Gordon Johnston for Lineup Ninja

Posted on Sep 11, 2019 • Edited on Sep 20, 2022

Zip files on S3 with AWS Lambda and Node

#aws #lambda #s3 #zip

This post was updated 20 Sept 2022 to improve reliability with large numbers of files.

Update the stream handling so streams are only opened to S3 when the file is ready to be processed by the Zip Archiver. This fixes timeouts that could be seen when processing a large number of files.

Use keep alive with S3 and limit connected sockets.

It's not an uncommon requirement to want to package files on S3 into a Zip file for a user to download multiple files in a single package. Maybe it's common enough for AWS to offer this functionality themselves one day. Until then you can write a short script to do it.

If you want to provide this service in a serverless environment such as AWS Lambda you have two main constraints that define the approach you can take.

1 - /tmp is only 512Mb.
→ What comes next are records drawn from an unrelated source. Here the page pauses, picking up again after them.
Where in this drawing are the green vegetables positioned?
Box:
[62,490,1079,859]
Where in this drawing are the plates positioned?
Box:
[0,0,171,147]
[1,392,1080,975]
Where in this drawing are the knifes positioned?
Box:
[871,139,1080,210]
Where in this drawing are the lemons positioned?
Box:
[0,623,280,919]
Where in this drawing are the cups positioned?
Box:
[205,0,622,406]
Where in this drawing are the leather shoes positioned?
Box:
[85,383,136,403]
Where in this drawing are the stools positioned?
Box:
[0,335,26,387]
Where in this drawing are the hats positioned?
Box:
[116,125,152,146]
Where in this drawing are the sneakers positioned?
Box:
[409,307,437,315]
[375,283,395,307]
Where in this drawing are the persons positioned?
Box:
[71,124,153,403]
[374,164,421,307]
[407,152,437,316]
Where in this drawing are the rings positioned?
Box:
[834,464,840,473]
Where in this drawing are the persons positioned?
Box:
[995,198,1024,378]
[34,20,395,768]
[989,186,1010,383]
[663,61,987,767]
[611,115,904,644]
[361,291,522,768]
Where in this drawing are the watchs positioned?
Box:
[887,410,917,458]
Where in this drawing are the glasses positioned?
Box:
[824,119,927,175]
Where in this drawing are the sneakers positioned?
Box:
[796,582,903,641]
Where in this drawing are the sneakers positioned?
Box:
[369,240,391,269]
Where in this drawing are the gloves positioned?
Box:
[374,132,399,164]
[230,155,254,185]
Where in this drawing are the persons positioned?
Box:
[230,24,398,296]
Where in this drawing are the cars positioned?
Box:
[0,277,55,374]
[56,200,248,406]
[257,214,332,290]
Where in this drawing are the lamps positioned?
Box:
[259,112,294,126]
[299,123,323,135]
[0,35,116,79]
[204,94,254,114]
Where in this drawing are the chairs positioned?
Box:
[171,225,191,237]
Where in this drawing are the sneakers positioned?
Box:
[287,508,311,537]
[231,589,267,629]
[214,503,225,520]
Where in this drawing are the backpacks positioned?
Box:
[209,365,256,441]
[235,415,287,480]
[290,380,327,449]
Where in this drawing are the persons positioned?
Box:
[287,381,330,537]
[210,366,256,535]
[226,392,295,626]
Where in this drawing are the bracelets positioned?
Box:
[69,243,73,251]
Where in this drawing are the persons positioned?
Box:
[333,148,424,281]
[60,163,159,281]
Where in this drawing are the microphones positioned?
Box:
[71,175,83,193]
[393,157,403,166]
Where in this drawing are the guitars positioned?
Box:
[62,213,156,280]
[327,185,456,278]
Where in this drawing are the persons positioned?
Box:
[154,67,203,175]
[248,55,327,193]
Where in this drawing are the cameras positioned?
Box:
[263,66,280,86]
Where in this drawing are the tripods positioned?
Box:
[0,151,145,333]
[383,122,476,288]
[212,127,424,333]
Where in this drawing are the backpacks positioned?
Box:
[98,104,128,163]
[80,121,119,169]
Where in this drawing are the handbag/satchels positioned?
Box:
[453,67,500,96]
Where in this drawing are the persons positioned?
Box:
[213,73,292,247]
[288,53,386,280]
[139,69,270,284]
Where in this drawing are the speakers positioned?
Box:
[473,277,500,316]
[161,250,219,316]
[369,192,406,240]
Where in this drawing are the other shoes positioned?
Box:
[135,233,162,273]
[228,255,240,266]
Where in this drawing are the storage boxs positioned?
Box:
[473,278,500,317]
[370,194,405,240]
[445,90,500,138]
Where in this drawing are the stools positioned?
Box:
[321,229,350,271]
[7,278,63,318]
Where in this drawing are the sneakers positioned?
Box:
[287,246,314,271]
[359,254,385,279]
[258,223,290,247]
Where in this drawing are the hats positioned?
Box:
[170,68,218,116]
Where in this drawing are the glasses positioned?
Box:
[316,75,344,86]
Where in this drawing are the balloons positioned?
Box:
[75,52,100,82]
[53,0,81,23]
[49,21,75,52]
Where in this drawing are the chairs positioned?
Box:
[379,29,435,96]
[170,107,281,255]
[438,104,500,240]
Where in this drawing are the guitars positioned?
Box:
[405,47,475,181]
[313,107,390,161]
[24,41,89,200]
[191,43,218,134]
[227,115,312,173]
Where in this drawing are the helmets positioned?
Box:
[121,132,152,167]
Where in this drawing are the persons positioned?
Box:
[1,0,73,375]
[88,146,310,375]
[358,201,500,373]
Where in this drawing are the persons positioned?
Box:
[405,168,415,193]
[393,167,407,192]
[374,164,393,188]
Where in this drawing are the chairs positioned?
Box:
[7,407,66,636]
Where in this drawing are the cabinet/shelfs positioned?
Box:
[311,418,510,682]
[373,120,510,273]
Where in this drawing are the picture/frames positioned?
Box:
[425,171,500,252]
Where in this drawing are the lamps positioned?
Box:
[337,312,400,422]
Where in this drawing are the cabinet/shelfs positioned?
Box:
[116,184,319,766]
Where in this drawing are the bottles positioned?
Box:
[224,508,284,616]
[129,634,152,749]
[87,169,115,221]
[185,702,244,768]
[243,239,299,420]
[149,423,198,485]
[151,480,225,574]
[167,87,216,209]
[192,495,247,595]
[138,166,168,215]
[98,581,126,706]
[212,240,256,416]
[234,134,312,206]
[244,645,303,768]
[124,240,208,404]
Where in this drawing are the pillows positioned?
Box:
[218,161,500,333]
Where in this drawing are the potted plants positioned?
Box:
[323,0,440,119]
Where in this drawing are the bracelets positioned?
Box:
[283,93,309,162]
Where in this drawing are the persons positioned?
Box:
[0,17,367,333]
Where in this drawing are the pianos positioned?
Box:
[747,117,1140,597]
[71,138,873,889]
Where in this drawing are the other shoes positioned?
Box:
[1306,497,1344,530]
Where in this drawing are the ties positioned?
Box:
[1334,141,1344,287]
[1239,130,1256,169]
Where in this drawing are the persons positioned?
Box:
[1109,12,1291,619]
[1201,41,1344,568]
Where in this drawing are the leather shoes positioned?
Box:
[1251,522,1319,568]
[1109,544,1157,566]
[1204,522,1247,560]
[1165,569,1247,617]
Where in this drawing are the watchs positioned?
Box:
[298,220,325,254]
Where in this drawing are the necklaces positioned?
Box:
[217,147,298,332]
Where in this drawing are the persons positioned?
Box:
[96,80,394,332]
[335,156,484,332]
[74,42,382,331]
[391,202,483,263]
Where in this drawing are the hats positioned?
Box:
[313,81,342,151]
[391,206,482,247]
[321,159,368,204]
Your first idea might be to download the files from S3, zip them up, upload the result. This will work fine until you fill up /tmp with the temporary files!

2 - Memory is constrained to 3GB. You could store the temporary files on the heap, but again you are constrained to 3GB. Even in a regular server environment you're not going to want a simple zip function to take 3GB of RAM!

So what can you do? The answer is to stream the data from S3, through an archiver and back onto S3.

Fortunately this Stack Overflow post and its comments pointed the way and this post is basically a rehash of it!

The below code is Typescript but the Javascript is just the same with the types removed.

Start with the imports you need

import * as Archiver from 'archiver';
import * as AWS from 'aws-sdk';
import { createReadStream } from 'fs';
import { Readable, Stream } from 'stream';
import * as lazystream from 'lazystream';

Firstly configure the aws-sdk so that it will use keepalives when communicating with S3, and also limit the maximum number of connections. This improves efficiency and helps avoid hitting an unexpected connection limit. Instead of this section you could set AWS_NODEJS_CONNECTION_REUSE_ENABLED in your lambda environment.

    // Set the S3 config to use keep-alives
    const agent = new https.Agent({ keepAlive: true, maxSockets: 16 });

    AWS.config.update({ httpOptions: { agent } });

Let's start by creating the streams to fetch the data from S3. To prevent timeouts to S3 the streams are wrapped with 'lazystream', this delays the actual opening of the stream until the archiver is ready to read the data.

Let's assume you have a list of keys in keys. For each key we need to create a ReadStream. To track the keys and streams lets create a S3DownloadStreamDetails type. The 'filename' will ultimately be the filename in the Zip, so you can do any transformation you need for that at this stage.

    type S3DownloadStreamDetails = { stream: Readable; filename: string };

Now for our array of keys, we can iterate after it to create the S3StreamDetails objects

    const s3DownloadStreams: S3DownloadStreamDetails[] = keys.map((key: string) => {
        return {
            stream: new lazystream.Readable(() => {
                console.log(`Creating read stream for ${fileToDownload.key}`);
                return s3.getObject({ Bucket: s3UGCBucket, Key: fileToDownload.key }).createReadStream();
            }),
            filename: key,
        };
    });

Now prepare the upload side by creating a Stream.PassThrough object and assigning that as the Body of the params for a S3.PutObjectRequest.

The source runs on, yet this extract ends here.